Lo abrió y lo leyó rápidamente. Luego lo guardó en su bolsillo. Se sentó en la banca —los soldados se pusieron de pie y lo dejaron solo—. Y quedó inmóvil, con la mirada perdida.

—¿Malas noticias? —le preguntó el oficial de servicio.

—No, no —dijo Gamboa—. Cosas de familia.

El teniente indicó a uno de los soldados que preparara café y preguntó a Gamboa si quería una taza; éste asintió. Un momento después, el Jaguar apareció en la puerta de la Prevención. Gamboa bebió el café de un solo trago y se incorporó.

—El cadete va a salir conmigo un momento —dijo al oficial de guardia—. Tiene permiso del capitán.

Cogió su maleta y salió a la avenida Costanera. Caminó por la tierra aplanada, al borde del abismo. El Jaguar lo seguía a unos pasos de distancia. Avanzaron hasta la avenida de las Palmeras.
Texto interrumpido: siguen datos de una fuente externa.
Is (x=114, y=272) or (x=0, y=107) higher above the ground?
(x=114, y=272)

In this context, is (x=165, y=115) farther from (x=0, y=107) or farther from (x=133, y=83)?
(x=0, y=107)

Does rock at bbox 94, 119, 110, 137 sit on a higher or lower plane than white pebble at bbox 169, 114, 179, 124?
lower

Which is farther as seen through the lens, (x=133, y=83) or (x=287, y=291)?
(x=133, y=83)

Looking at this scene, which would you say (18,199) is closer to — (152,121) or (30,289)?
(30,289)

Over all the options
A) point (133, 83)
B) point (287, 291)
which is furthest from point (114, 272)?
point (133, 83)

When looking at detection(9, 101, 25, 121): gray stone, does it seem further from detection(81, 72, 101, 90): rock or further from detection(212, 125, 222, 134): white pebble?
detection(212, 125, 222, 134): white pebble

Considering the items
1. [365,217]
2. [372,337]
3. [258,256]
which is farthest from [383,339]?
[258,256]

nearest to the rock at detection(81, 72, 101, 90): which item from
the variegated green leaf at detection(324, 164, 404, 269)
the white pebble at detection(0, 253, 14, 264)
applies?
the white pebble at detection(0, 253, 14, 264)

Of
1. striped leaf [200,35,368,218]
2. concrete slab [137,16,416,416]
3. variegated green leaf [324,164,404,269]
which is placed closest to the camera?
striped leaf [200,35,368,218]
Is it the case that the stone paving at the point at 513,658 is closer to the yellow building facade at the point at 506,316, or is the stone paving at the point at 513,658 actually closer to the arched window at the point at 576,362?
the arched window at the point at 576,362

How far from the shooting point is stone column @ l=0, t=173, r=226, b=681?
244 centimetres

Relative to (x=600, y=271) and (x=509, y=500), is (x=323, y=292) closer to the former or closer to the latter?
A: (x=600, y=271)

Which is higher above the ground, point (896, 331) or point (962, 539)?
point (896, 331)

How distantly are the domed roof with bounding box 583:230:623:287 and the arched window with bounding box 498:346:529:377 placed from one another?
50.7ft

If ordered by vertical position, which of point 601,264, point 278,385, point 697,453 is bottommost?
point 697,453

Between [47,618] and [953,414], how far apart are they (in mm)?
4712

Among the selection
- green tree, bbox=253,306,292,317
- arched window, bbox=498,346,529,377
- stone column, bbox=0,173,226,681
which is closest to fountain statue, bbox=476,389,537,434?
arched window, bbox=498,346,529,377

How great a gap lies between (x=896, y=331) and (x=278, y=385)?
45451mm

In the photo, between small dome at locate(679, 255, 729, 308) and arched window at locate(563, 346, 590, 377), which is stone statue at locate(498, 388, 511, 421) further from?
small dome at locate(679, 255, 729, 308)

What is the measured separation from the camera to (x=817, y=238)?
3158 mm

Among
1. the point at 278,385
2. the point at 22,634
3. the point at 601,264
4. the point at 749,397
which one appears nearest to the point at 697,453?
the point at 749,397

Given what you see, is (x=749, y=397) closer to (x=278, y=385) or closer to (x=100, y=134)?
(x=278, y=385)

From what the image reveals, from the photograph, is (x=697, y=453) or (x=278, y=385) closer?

Cuando perdieron de vista el Colegio, Gamboa dejó su maleta en el suelo. Sacó un papel del bolsillo.

—¿Qué significa este papel? —dijo.

—Ahí está bien claro todo, mi teniente —repuso el Jaguar—. No tengo nada más que decir.

—Yo ya no soy oficial del Colegio —dijo Gamboa—. ¿Por qué se ha dirigido a mí? ¿Por qué no se presentó al capitán de año?

—No quiero saber nada con el capitán —dijo el Jaguar. Estaba un poco pálido y sus ojos claros rehuían la mirada de Gamboa. No había nadie por los alrededores. El ruido del mar se oía muy próximo. Gamboa se limpió la frente y echó atrás el quepí: el fino surco apareció bajo la visera, más rojizo y profundo que los otros pliegues de la frente.

—¿Por qué ha escrito esto? —repitió—. ¿Por qué lo ha hecho?

—Eso no le importa —dijo el Jaguar, con voz suave y dócil—. Usted lo único que tiene que hacer es llevarme donde el coronel. Y nada más.

—¿Cree que las cosas se van a arreglar tan fácilmente como la primera vez? —dijo Gamboa—. ¿Eso cree? ¿O quiere divertirse a mi costa?

—No soy ningún bruto —dijo el Jaguar, e hizo un ademán desdeñoso—. Pero yo no le tengo miedo a nadie, mi teniente, sépalo usted, ni al coronel ni a nadie. Yo los defendí de los de cuarto cuando entraron. Se morían de miedo de que los bautizaran, temblaban como mujeres y yo les enseñé a ser hombres. Y a la primera, se me voltearon. Son, ¿sabe usted qué?, unos infelices, una sarta de traidores, eso son. Todos. Estoy harto del Colegio, mi teniente.

—Basta de cuentos —dijo Gamboa—. Sea franco. ¿Por qué ha escrito este papel?

—Creen que soy un soplón —dijo el Jaguar—. ¿Ve usted lo que le digo? Ni siquiera trataron de averiguar la verdad, nada, apenas les abrieron los roperos, los malagradecidos me dieron la espalda. ¿Ha visto las paredes de los baños? «Jaguar, soplón», «Jaguar, amarillo», por todas partes. Y yo lo hice por ellos, eso es lo peor. ¿Qué podía ganar yo? A ver, dígame, mi teniente. Nada, ¿no es cierto? Todo lo hice por la sección. No quiero estar ni un minuto más con ellos. Eran como mi familia, por eso será que ahora me dan más asco todavía.